[DATA]
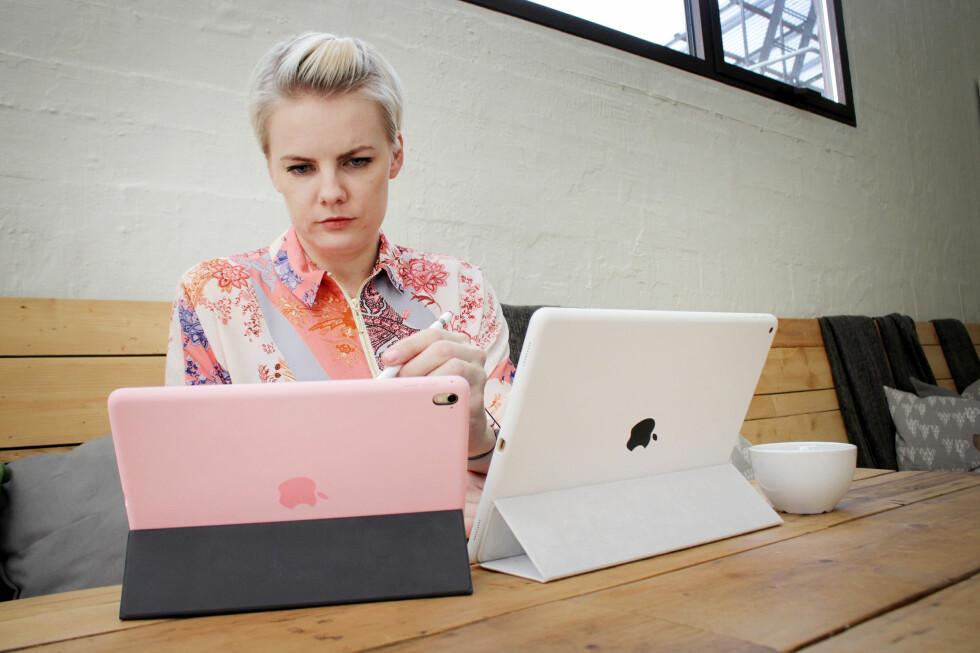 NÅ OGSÅ I ROSA: Her har vi riktignok et rosa deksel på den nye iPad-en, men du får også kjøpt selve nettbrettet i rosa; eller rosegull som Apple kaller det. Foto: OLE PETTER BAUGERØD STOKKE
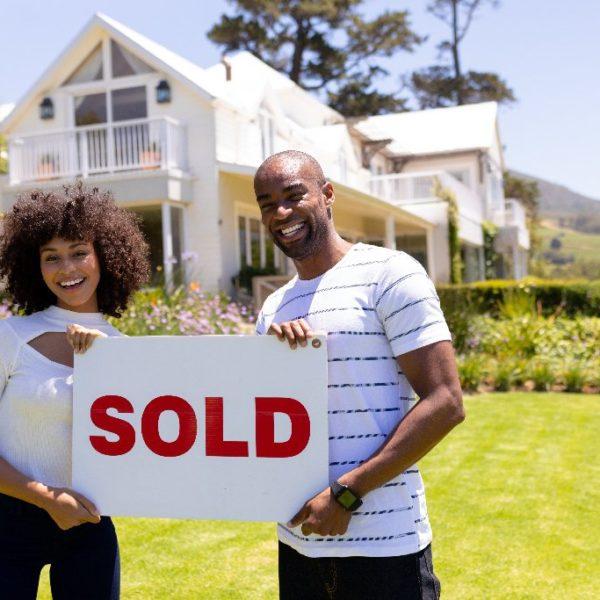 Haus privat verkaufen oder mit Makler? Was ist besser? | Hausverkauf - Titelbild der-makler.immo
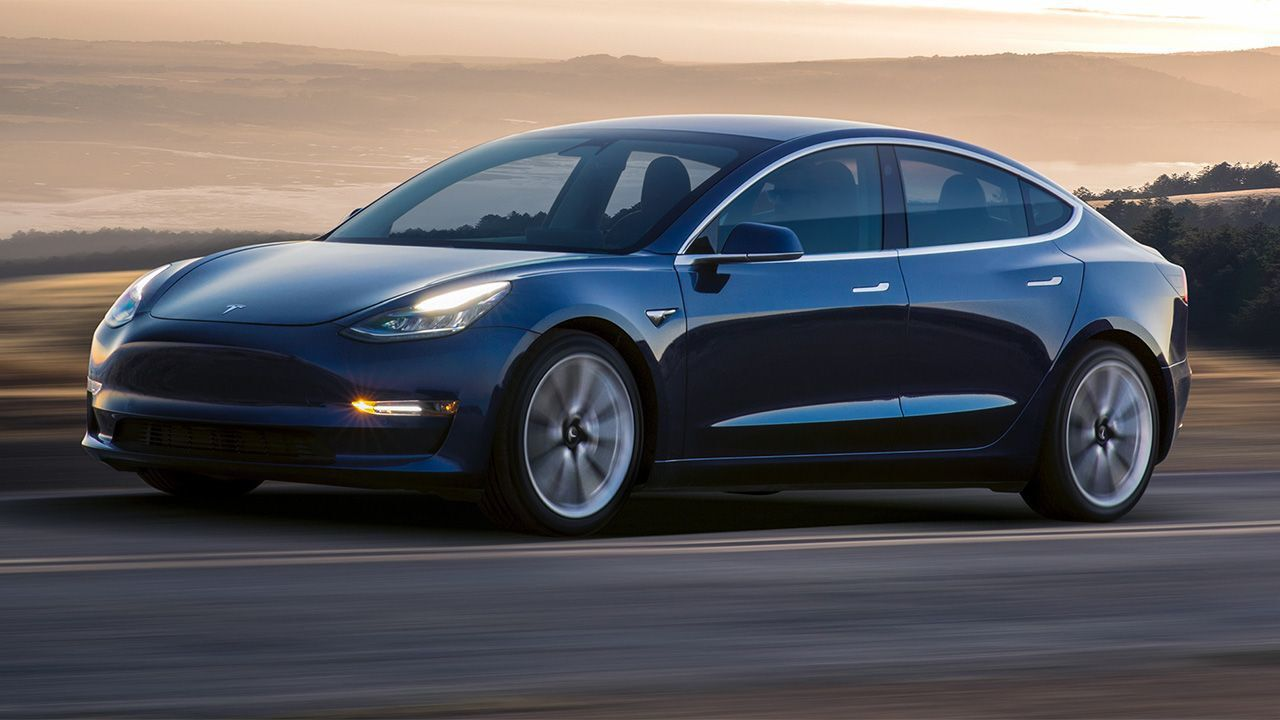 La Tesla Model 3 è l'auto 'più soddisfacente' anche per gli anziani, lo dice uno studio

[WORK REQUIRED]
Except for the pictures, please retype the listing above exactly.

[REPLY]
 NÅ OGSÅ I ROSA: Her har vi riktignok et rosa deksel på den nye iPad-en, men du får også kjøpt selve nettbrettet i rosa; eller rosegull som Apple kaller det. Foto: OLE PETTER BAUGERØD STOKKE
 Haus privat verkaufen oder mit Makler? Was ist besser? | Hausverkauf - Titelbild der-makler.immo
 La Tesla Model 3 è l'auto 'più soddisfacente' anche per gli anziani, lo dice uno studio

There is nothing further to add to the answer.